Ali downloaded instructions from an al-Qaida in the Arabian Peninsula website on how to launch a terrorist attack and how to use guns, Patton said.
Patton described Ali as "a person who's expressed an intention to try and kill as many people as he could through shooting them."
He said authorities have eliminated the threat of the attack, saying: "The risk that was posed by this person has been removed."
He added that he was acting alone and had not been able to acquire a firearm before his arrest late on Monday.
Ali appeared in a Melbourne court Tuesday on charges of preparing to commit a terrorist attack and collecting documents to facilitate a terrorist act. People convicted of those crimes in Australia face a maximum penalty of life in prison. Ali was not required to plea to the charges and did not apply to be released on bail.

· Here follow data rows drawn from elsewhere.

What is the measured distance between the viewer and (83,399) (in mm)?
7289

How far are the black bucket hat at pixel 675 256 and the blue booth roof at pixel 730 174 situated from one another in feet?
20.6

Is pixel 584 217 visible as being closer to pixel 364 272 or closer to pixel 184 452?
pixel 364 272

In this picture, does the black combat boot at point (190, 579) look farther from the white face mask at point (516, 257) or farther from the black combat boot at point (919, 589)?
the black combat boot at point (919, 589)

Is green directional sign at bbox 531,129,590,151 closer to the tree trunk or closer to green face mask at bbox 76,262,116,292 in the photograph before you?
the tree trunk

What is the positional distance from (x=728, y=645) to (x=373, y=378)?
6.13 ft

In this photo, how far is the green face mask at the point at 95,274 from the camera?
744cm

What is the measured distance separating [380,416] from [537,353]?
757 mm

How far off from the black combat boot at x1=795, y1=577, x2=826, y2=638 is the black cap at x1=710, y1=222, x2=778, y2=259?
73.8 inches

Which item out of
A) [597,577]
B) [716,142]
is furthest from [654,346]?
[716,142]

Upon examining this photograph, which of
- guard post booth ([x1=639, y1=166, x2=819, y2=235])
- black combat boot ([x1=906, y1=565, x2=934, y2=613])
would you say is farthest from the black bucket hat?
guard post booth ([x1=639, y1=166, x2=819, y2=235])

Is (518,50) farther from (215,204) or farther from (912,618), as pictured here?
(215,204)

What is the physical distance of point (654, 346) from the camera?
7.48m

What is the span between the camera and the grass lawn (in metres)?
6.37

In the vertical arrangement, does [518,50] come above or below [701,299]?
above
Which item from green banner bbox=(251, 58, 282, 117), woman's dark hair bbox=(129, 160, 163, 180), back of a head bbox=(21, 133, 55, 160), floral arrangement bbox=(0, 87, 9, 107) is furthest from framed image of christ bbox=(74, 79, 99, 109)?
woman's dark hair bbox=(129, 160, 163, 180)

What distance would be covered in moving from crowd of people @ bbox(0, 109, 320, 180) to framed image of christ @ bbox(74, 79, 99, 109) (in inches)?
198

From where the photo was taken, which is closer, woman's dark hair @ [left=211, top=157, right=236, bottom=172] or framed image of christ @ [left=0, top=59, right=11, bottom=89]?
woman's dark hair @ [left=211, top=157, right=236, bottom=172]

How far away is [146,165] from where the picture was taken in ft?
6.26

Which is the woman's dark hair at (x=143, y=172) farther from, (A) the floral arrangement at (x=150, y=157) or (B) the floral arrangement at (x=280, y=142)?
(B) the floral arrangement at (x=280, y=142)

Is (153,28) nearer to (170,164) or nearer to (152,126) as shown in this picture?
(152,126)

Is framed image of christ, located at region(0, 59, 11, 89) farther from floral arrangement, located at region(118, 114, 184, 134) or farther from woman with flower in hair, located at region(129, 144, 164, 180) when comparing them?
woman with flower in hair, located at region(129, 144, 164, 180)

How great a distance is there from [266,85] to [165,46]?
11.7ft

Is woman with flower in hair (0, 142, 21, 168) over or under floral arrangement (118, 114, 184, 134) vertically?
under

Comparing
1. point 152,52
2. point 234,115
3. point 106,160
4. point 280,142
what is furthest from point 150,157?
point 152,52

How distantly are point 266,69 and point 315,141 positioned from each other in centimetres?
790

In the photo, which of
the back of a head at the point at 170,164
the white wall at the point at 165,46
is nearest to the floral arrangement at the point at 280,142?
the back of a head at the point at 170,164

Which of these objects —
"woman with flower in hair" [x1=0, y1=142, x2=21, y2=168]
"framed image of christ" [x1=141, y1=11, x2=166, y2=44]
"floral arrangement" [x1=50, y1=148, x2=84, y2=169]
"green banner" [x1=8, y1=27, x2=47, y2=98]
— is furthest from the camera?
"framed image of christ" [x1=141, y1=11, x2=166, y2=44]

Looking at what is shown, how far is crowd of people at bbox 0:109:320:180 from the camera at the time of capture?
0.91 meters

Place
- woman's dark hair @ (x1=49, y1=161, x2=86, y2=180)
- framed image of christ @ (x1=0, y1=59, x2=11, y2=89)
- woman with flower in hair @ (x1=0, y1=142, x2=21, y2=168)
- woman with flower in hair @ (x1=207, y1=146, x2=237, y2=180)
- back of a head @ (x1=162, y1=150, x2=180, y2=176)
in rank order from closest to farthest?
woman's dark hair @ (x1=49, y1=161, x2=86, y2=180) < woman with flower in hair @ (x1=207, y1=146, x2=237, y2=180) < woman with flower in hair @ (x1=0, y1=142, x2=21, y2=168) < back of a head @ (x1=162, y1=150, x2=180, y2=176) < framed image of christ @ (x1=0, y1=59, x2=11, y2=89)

Search warrants were issued Monday at a home in a suburb where the suspect lived with his parents and siblings, at a relative's address in another suburb and at a computer business where he once had a part-time job.
Justice Minister Michael Keenan said police arrested four extremists last December over a similar plot to attack Federal Square and other public places in Melbourne over the Christmas-New Year period. The four will stand trial next year on terrorism charges.
Keenan urged the public to continue with their usual routines over the period and expect to see a heavy police presence.
"The aim of these terrorists is to foster fear and intimidation, but Australians should be able to go about their business secure in the understanding that the government has worked very closely with law enforcement and other security agencies to keep them safe," Keenan told reporters.
Counter-terrorism police had been monitoring the latest suspect, a known extremist and a sympathizer of the ISIS terror group, this year and detained him as he met with people in an attempt to acquire a gun, Patton said.
Australia has strict gun laws and automatic weapons are banned from private ownership.
The man is the 74th suspect arrested in Australia in 31 counter-terrorism investigations since Australia's terrorism threat level was elevated to "probable" in September 2014.
The plot was the 14th that police say they had disrupted since the terrorist threat level was raised. Five plots have been executed.